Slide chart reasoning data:
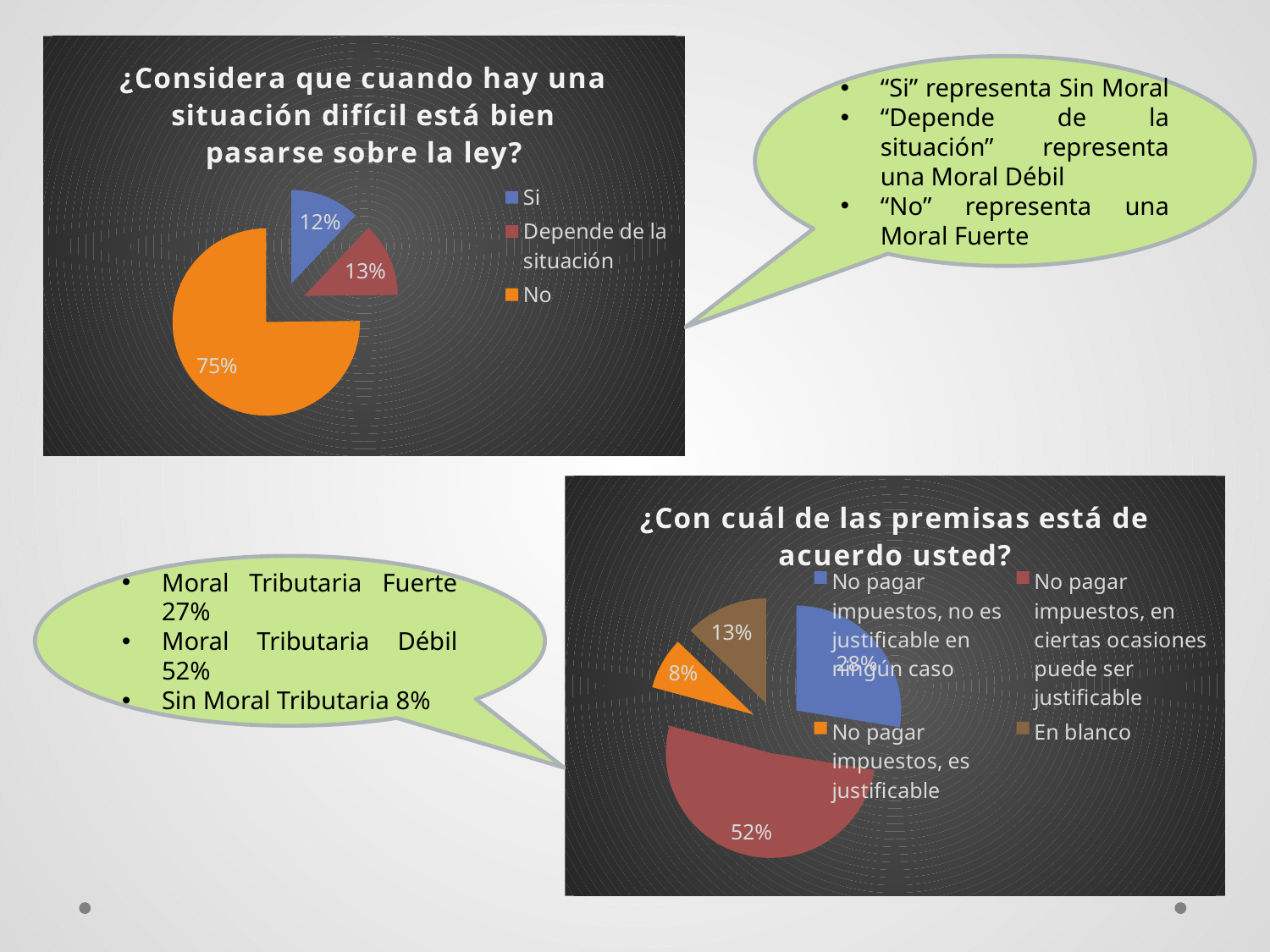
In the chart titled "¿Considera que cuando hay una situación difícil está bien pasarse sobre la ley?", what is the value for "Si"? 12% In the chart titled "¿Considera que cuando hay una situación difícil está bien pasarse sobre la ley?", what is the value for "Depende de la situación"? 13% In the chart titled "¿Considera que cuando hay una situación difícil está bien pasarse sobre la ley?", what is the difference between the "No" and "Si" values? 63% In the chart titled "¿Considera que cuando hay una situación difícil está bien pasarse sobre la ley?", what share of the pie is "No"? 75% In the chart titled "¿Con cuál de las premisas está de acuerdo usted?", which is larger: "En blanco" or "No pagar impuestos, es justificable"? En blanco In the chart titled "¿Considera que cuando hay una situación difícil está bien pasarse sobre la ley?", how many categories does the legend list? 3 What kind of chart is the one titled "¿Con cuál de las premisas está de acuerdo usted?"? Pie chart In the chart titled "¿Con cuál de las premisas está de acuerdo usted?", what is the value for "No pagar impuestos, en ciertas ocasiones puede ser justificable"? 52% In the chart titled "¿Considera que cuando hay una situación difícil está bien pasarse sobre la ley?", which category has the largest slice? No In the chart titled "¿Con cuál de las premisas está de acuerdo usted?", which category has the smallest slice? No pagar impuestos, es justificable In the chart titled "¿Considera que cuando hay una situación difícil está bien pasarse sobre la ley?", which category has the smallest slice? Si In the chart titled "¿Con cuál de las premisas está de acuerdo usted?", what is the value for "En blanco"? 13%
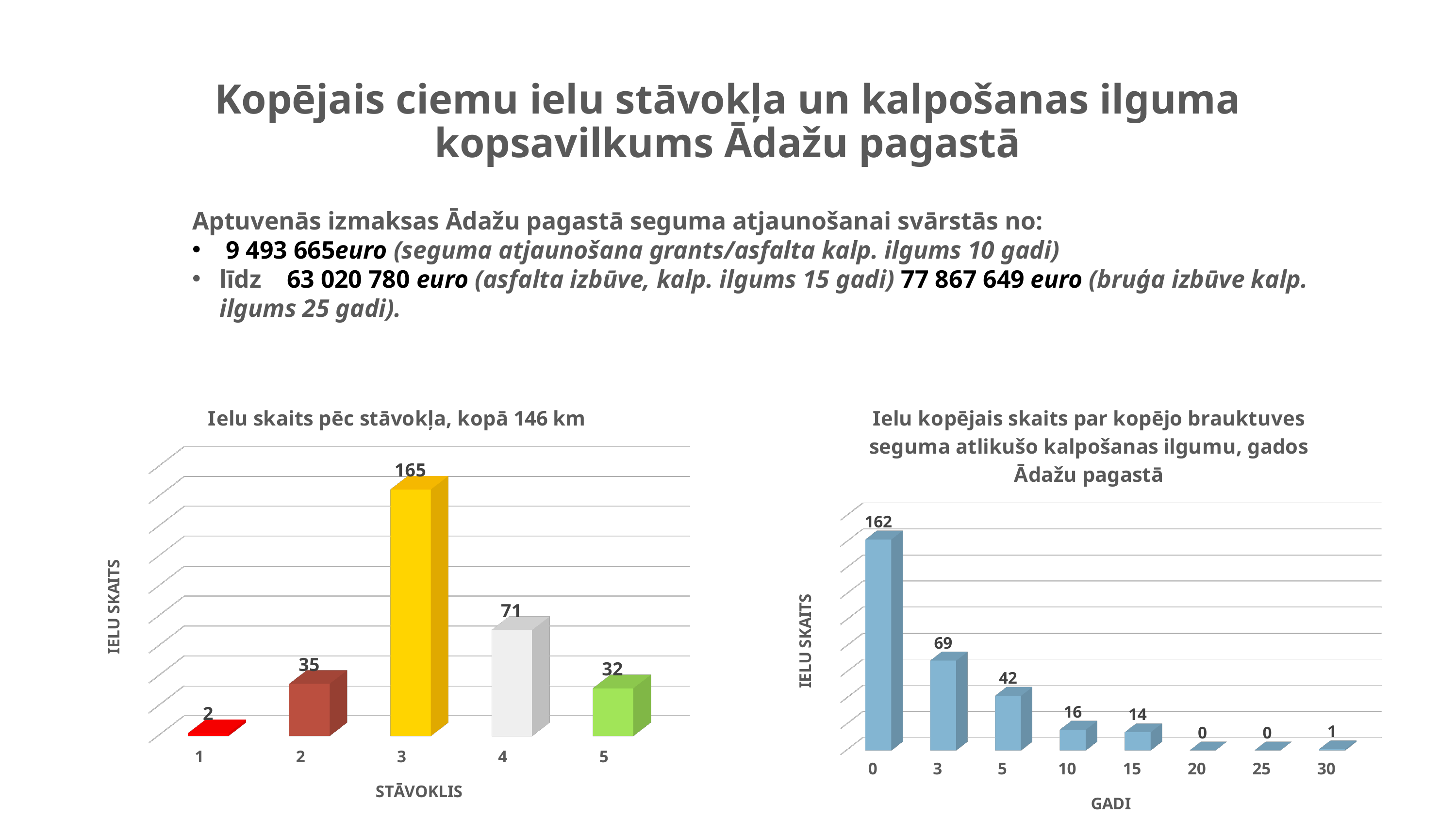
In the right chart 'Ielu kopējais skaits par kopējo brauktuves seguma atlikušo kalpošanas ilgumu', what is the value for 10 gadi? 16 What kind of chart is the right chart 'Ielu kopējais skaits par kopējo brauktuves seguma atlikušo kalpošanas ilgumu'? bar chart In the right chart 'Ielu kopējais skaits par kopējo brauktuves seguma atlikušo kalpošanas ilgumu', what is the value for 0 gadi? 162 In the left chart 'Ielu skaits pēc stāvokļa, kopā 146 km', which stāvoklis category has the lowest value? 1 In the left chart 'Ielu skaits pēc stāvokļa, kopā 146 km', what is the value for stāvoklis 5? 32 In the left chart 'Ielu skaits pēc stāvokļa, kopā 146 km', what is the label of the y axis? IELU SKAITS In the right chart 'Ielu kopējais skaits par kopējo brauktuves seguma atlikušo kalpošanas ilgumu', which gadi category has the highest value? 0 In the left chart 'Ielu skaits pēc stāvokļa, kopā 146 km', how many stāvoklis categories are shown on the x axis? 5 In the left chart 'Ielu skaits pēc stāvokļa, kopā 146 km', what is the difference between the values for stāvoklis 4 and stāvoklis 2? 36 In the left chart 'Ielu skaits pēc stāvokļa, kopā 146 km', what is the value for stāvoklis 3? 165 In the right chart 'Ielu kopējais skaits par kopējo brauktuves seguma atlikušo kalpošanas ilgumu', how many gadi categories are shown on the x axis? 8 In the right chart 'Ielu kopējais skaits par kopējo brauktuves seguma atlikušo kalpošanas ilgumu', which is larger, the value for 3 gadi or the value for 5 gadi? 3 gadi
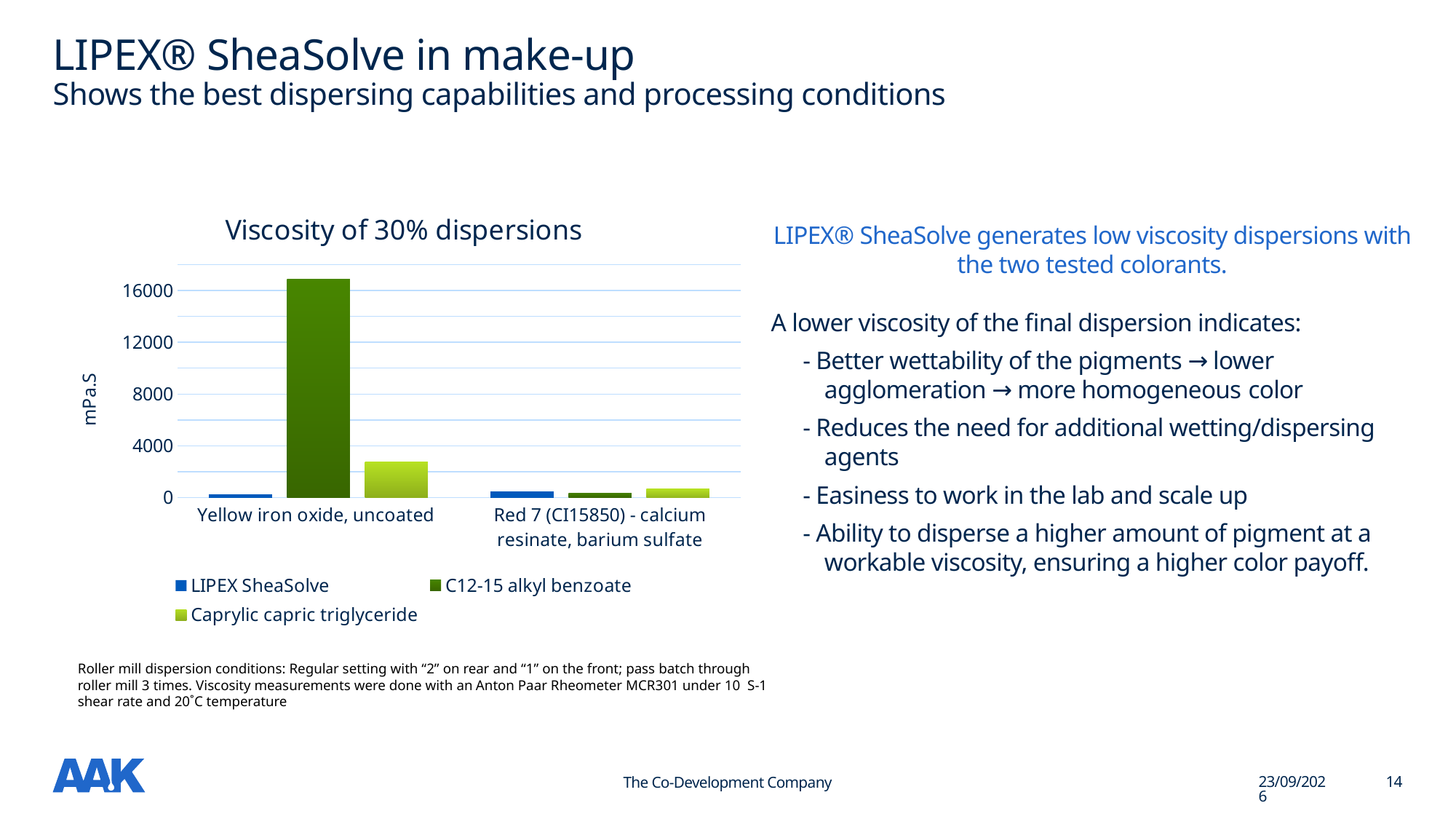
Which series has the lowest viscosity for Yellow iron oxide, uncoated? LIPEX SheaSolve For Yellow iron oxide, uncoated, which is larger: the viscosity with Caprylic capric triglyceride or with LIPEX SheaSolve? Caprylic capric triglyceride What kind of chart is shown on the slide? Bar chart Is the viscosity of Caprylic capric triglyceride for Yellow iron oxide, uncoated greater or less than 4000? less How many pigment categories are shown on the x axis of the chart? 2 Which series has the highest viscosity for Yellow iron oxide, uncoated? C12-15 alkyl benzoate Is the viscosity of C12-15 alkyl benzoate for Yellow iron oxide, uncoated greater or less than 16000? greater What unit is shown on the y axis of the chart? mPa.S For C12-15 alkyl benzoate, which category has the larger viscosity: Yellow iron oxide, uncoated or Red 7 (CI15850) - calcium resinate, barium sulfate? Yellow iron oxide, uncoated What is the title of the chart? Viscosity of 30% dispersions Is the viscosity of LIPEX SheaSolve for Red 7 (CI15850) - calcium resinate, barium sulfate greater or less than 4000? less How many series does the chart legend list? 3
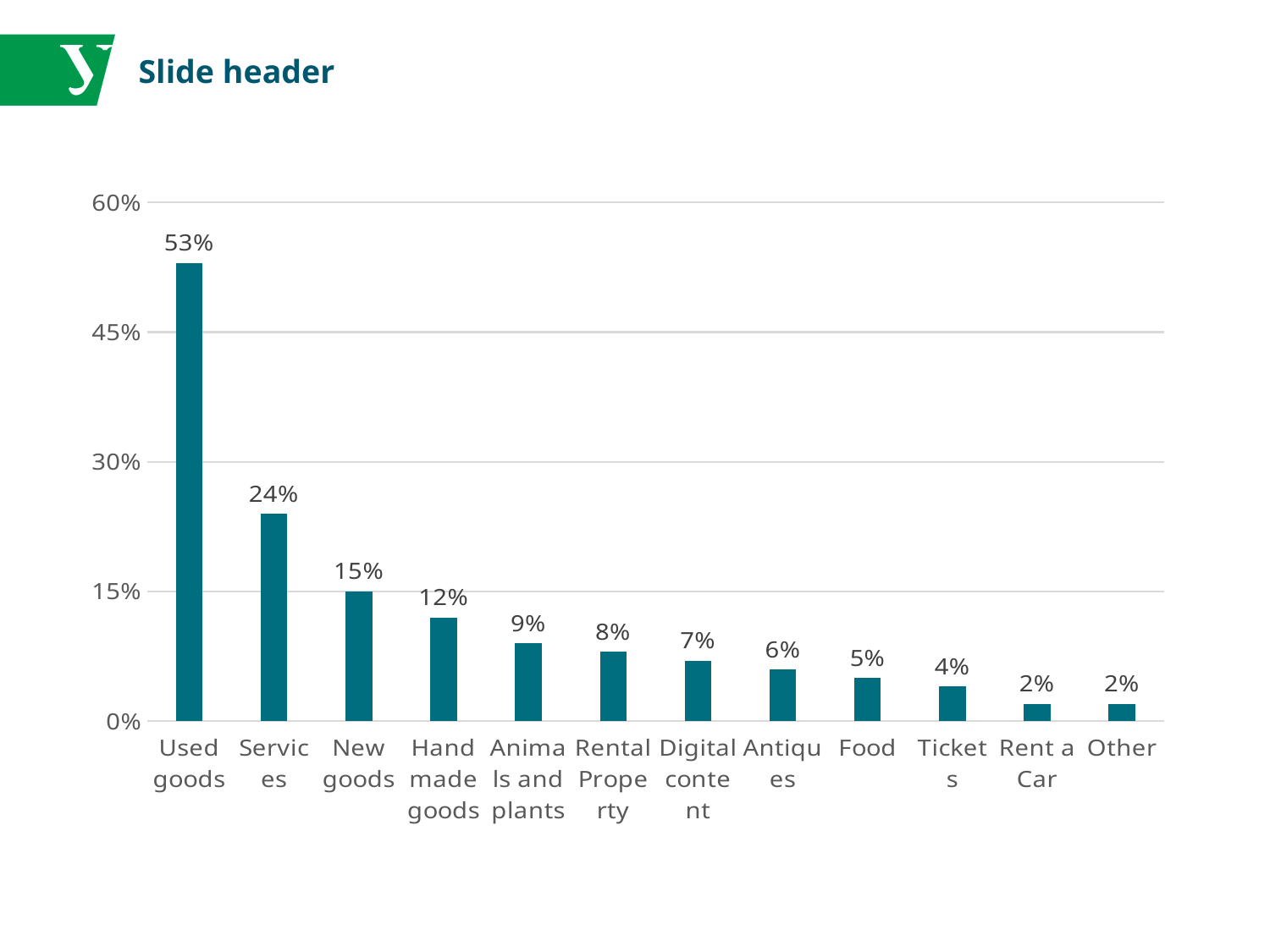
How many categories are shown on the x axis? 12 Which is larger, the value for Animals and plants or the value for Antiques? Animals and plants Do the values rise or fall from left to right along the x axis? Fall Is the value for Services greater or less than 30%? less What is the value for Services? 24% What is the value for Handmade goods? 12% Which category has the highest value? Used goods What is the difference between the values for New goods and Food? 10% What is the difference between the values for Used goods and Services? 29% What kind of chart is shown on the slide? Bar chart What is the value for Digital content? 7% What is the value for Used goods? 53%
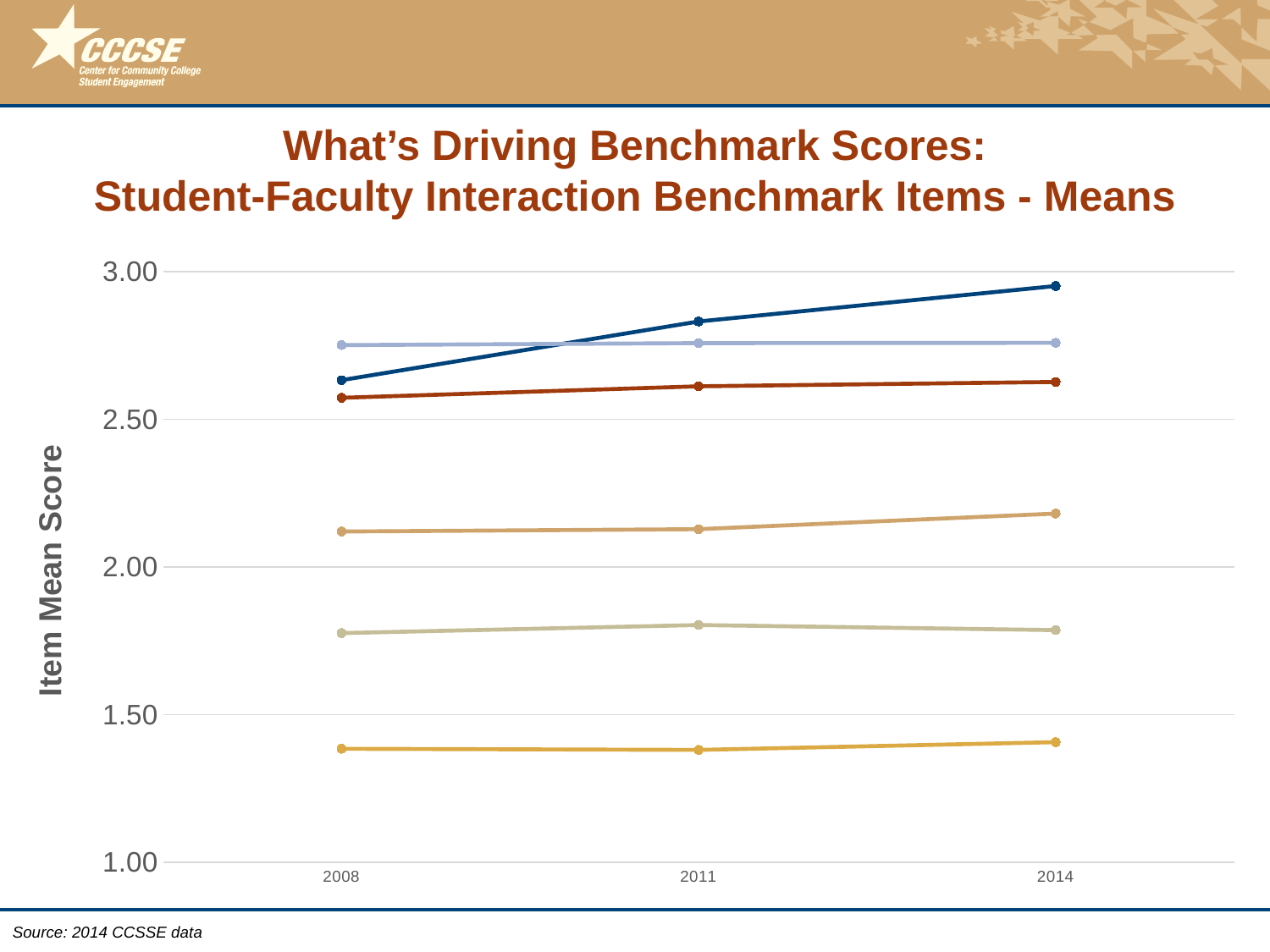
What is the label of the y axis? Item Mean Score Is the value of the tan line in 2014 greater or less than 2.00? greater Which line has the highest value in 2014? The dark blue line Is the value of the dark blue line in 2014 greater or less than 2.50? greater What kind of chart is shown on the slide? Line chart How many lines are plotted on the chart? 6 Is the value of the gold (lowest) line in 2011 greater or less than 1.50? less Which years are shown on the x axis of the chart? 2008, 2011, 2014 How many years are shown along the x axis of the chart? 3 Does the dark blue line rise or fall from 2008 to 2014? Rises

YOUR ASSIGNMENT:
Rewrite all the items above, swapping "x axis" for "horizontal axis" and keeping everything else the same, and omit the pictures.

EXERCISE SOLUTION:
In the chart titled "¿Considera que cuando hay una situación difícil está bien pasarse sobre la ley?", what is the value for "Si"? 12% In the chart titled "¿Considera que cuando hay una situación difícil está bien pasarse sobre la ley?", what is the value for "Depende de la situación"? 13% In the chart titled "¿Considera que cuando hay una situación difícil está bien pasarse sobre la ley?", what is the difference between the "No" and "Si" values? 63% In the chart titled "¿Considera que cuando hay una situación difícil está bien pasarse sobre la ley?", what share of the pie is "No"? 75% In the chart titled "¿Con cuál de las premisas está de acuerdo usted?", which is larger: "En blanco" or "No pagar impuestos, es justificable"? En blanco In the chart titled "¿Considera que cuando hay una situación difícil está bien pasarse sobre la ley?", how many categories does the legend list? 3 What kind of chart is the one titled "¿Con cuál de las premisas está de acuerdo usted?"? Pie chart In the chart titled "¿Con cuál de las premisas está de acuerdo usted?", what is the value for "No pagar impuestos, en ciertas ocasiones puede ser justificable"? 52% In the chart titled "¿Considera que cuando hay una situación difícil está bien pasarse sobre la ley?", which category has the largest slice? No In the chart titled "¿Con cuál de las premisas está de acuerdo usted?", which category has the smallest slice? No pagar impuestos, es justificable In the chart titled "¿Considera que cuando hay una situación difícil está bien pasarse sobre la ley?", which category has the smallest slice? Si In the chart titled "¿Con cuál de las premisas está de acuerdo usted?", what is the value for "En blanco"? 13%
In the right chart 'Ielu kopējais skaits par kopējo brauktuves seguma atlikušo kalpošanas ilgumu', what is the value for 10 gadi? 16 What kind of chart is the right chart 'Ielu kopējais skaits par kopējo brauktuves seguma atlikušo kalpošanas ilgumu'? bar chart In the right chart 'Ielu kopējais skaits par kopējo brauktuves seguma atlikušo kalpošanas ilgumu', what is the value for 0 gadi? 162 In the left chart 'Ielu skaits pēc stāvokļa, kopā 146 km', which stāvoklis category has the lowest value? 1 In the left chart 'Ielu skaits pēc stāvokļa, kopā 146 km', what is the value for stāvoklis 5? 32 In the left chart 'Ielu skaits pēc stāvokļa, kopā 146 km', what is the label of the y axis? IELU SKAITS In the right chart 'Ielu kopējais skaits par kopējo brauktuves seguma atlikušo kalpošanas ilgumu', which gadi category has the highest value? 0 In the left chart 'Ielu skaits pēc stāvokļa, kopā 146 km', how many stāvoklis categories are shown on the horizontal axis? 5 In the left chart 'Ielu skaits pēc stāvokļa, kopā 146 km', what is the difference between the values for stāvoklis 4 and stāvoklis 2? 36 In the left chart 'Ielu skaits pēc stāvokļa, kopā 146 km', what is the value for stāvoklis 3? 165 In the right chart 'Ielu kopējais skaits par kopējo brauktuves seguma atlikušo kalpošanas ilgumu', how many gadi categories are shown on the horizontal axis? 8 In the right chart 'Ielu kopējais skaits par kopējo brauktuves seguma atlikušo kalpošanas ilgumu', which is larger, the value for 3 gadi or the value for 5 gadi? 3 gadi
Which series has the lowest viscosity for Yellow iron oxide, uncoated? LIPEX SheaSolve For Yellow iron oxide, uncoated, which is larger: the viscosity with Caprylic capric triglyceride or with LIPEX SheaSolve? Caprylic capric triglyceride What kind of chart is shown on the slide? Bar chart Is the viscosity of Caprylic capric triglyceride for Yellow iron oxide, uncoated greater or less than 4000? less How many pigment categories are shown on the horizontal axis of the chart? 2 Which series has the highest viscosity for Yellow iron oxide, uncoated? C12-15 alkyl benzoate Is the viscosity of C12-15 alkyl benzoate for Yellow iron oxide, uncoated greater or less than 16000? greater What unit is shown on the y axis of the chart? mPa.S For C12-15 alkyl benzoate, which category has the larger viscosity: Yellow iron oxide, uncoated or Red 7 (CI15850) - calcium resinate, barium sulfate? Yellow iron oxide, uncoated What is the title of the chart? Viscosity of 30% dispersions Is the viscosity of LIPEX SheaSolve for Red 7 (CI15850) - calcium resinate, barium sulfate greater or less than 4000? less How many series does the chart legend list? 3
How many categories are shown on the horizontal axis? 12 Which is larger, the value for Animals and plants or the value for Antiques? Animals and plants Do the values rise or fall from left to right along the horizontal axis? Fall Is the value for Services greater or less than 30%? less What is the value for Services? 24% What is the value for Handmade goods? 12% Which category has the highest value? Used goods What is the difference between the values for New goods and Food? 10% What is the difference between the values for Used goods and Services? 29% What kind of chart is shown on the slide? Bar chart What is the value for Digital content? 7% What is the value for Used goods? 53%
What is the label of the y axis? Item Mean Score Is the value of the tan line in 2014 greater or less than 2.00? greater Which line has the highest value in 2014? The dark blue line Is the value of the dark blue line in 2014 greater or less than 2.50? greater What kind of chart is shown on the slide? Line chart How many lines are plotted on the chart? 6 Is the value of the gold (lowest) line in 2011 greater or less than 1.50? less Which years are shown on the horizontal axis of the chart? 2008, 2011, 2014 How many years are shown along the horizontal axis of the chart? 3 Does the dark blue line rise or fall from 2008 to 2014? Rises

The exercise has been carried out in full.